A novidade do estudo é mostrar que ambos os comportamentos se misturam e são os principais motivadores dos justiçamentos diários, famosos principalmente na lacração e cancelamentos inflamados nas redes sociais. “Para os narcisistas comunitários, o vigilantismo pode ser uma oportunidade para demonstrar superioridade moral. Para os sadistas, pode ser um contexto socialmente aceitável para infligir danos a outros. E para os sadistas narcisistas comunitários, pode ser um pouco de ambos”, diz Steve Stewart-Williams.

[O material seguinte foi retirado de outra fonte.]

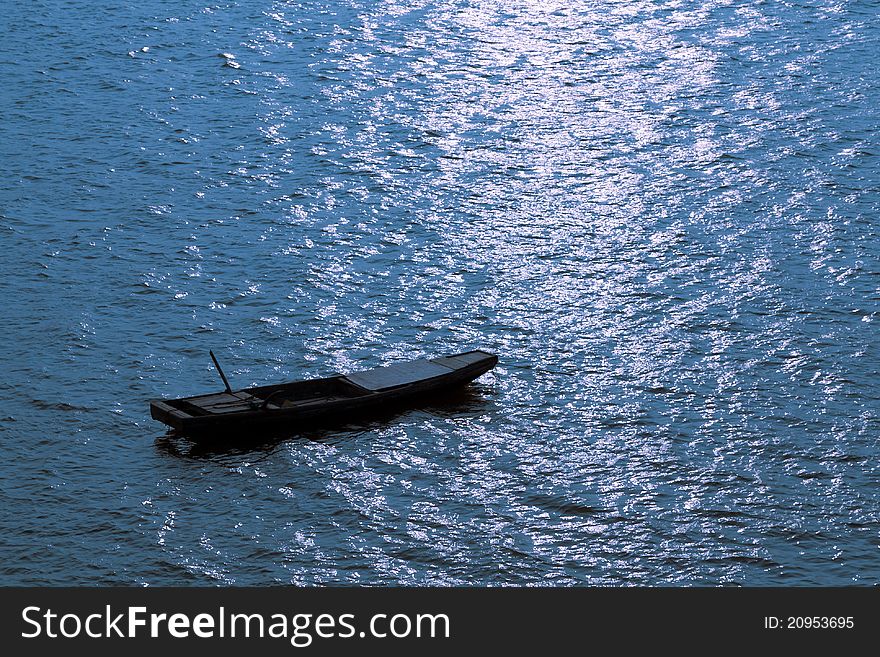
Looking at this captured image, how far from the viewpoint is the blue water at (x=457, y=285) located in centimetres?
2975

Existe ainda outro componente importante, o poder que vem de se colocar como vítima. "Uma diferença individual que pode amplificar o efeito do sadismo é a tendência para a vitimização interpessoal, definida como a crença de que alguém foi vítima em relacionamentos passados. Chen e seus colegas (2022) demonstraram que pessoas que tendem a se ver como vítimas também têm mais probabilidade de se tornarem vigilantes. Uma previsão baseada em suas descobertas é que a crença em vitimização passada poderia fornecer aos sadistas uma justificativa adicional para satisfazer seu desejo de crueldade ao se tornarem vigilantes.", diz o estudo.

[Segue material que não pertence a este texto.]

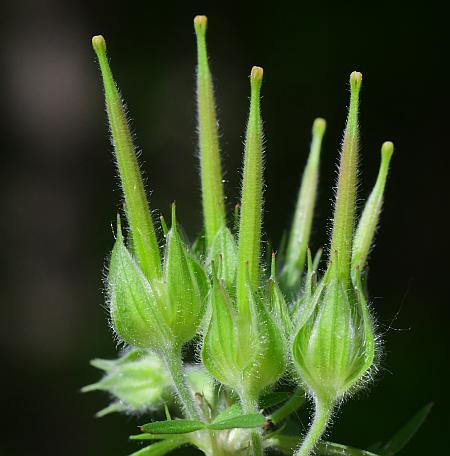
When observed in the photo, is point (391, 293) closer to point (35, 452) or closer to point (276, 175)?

Nada em psicologia é simples. O resultado do estudo não significa que todas as pessoas envolvidas em atividades de justiçamento diário ou cancelamentos sejam descritas por esses perfis. Significa, no entanto, que são sentimentos motivadores para a ação em grupo. O interessante do estudo é que coloca por terra as razões alegadas para esse tipo de ação. O grupo geralmente sinaliza virtude, diz que faz para melhorar o mundo ou interromper ações maléficas.
Voltando ao início, a história dos estudantes que perseguiam os que supostamente violavam regras na época da pandemia. De que forma esse tipo de ação combateu a Covid-19 ou reduziu o número de vítimas?
O discurso é distante da prática. As ações inevitavelmente levam a consequências opostas ao que o grupo diz defender. Os frutos dessas ações não são um mundo mais justo ou solução dos problemas que eles dizem enfrentar. Conhecemos a árvore pelos frutos.